さて,ここで各弦の一番左側にある周波数が開放弦を表すので,この周波数でチューニングし,この周波数が出るようにフレットを刻めばホ長調を純正律で弾くことができる。但し,フレットは真っ直ぐには打てない。真っ直ぐになるのは12フレットのみ,7フレットも割合凸凹は少ない。このフレッティングを示す前に,以前示したホ短調チューニングと比較しておく。(カッコ内には平均率との差を示す)

ホ短調チューニング

E:330Hz (+1.96セント)
B:247.5Hz (+3.91セント)
G:198Hz (+17.60セント)
D:146.6667Hz (-1.96セント)
A:110Hz (0セント)
E: 82.5Hz (+1.96セント)

短調の考え方は,主和音の3度を短3度にとる。純正律の短3度は,長3度が振動数比4:5なのに対し,5:6にとる。完全5度が2:3でなければならないから,コードの振動数比は5:6:7.5すなわち,10:12:15である。この比率は長調の4:5:6に比較してあまり美しくないとの指摘もあるが,まあここでは置いておいて,この比率で算出したのが上の比率である。もちろん適宜転回して求める。

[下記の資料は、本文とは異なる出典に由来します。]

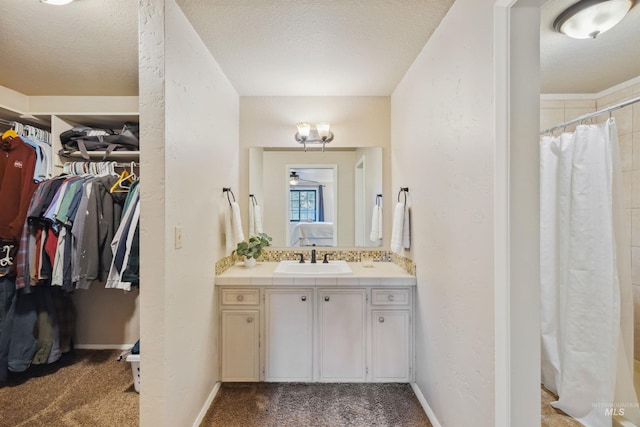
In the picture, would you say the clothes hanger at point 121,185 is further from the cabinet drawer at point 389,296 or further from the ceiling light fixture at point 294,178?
the cabinet drawer at point 389,296

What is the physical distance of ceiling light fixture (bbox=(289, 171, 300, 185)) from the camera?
2709 mm

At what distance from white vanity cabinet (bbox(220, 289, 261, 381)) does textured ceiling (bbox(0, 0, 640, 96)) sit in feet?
5.53

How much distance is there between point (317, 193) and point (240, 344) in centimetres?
140

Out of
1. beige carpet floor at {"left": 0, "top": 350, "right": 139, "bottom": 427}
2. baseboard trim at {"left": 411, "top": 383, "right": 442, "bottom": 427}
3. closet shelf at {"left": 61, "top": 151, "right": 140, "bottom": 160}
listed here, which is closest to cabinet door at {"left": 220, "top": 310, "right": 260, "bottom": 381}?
beige carpet floor at {"left": 0, "top": 350, "right": 139, "bottom": 427}

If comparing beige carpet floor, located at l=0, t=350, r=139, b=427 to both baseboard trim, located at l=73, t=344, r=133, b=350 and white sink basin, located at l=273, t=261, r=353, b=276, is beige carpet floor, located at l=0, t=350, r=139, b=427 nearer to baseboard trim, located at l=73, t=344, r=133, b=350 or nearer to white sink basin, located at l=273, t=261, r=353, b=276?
baseboard trim, located at l=73, t=344, r=133, b=350

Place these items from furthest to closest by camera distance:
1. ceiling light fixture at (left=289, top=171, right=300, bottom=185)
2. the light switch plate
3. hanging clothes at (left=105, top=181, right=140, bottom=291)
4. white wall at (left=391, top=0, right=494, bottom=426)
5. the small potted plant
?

3弦G音が198Hzである。これは,ホ長調チューニングよりも3Hz高い。平均律が195.998Hzであるので,これよりホ長調では約1Hz(8.84セント)下げ,ホ短調では約2Hz(17.6セント)上げないといけない。もちろん,これは純正長短を志向したものであり,平均律のままでよいと言う考え方もある。平均律だと純正長短よりも長三度がより長く,短三度がより短くなる。すなわち,平均律の方が長短がより強調されるというのである。どちらの考え方をとるにしても,音階の元になるチューニングは絶対的に固定したものではなく,自由度があると言うことが重要である。

通常の楽器ではフレットがほぼ平均律なので厳密ではないが,チューニングをホ長調・ホ短調それぞれに最適化するならば,転調の際3弦のチューニングを変える必要がある。たとえば,「禁じられた遊び」を弾く際,最初は上げ気味にチューニングしておき,長調になったら下げないといけない(もちろんダ・カーポしたらもどす)。この曲でこれをやる人を余り見たことが無いが,名人がやる曲の途中でのチューニングは,ステージ上での弦の狂いの修正だけではないということが,音律面から原理的に分かると思う。

ここで見たように,ギターで最も良く合うホ長調とホ短調においても最適なチューニングが音律的に違う。また既に述べているが,実際面でも3弦は太く音程が悪く問題の多い弦とされる。しかし,響きの悪さが,本来の音律の問題なのか弦自体の音程の問題なのか,ごっちゃにされている面もあると思う。
 
以上,一例を上げたが,「調によって最適なチューニングが違う」というのはこういうことを言うのである。また,時代はもちろん,各人の考え方,感覚によっても変わるものであるということが重要である。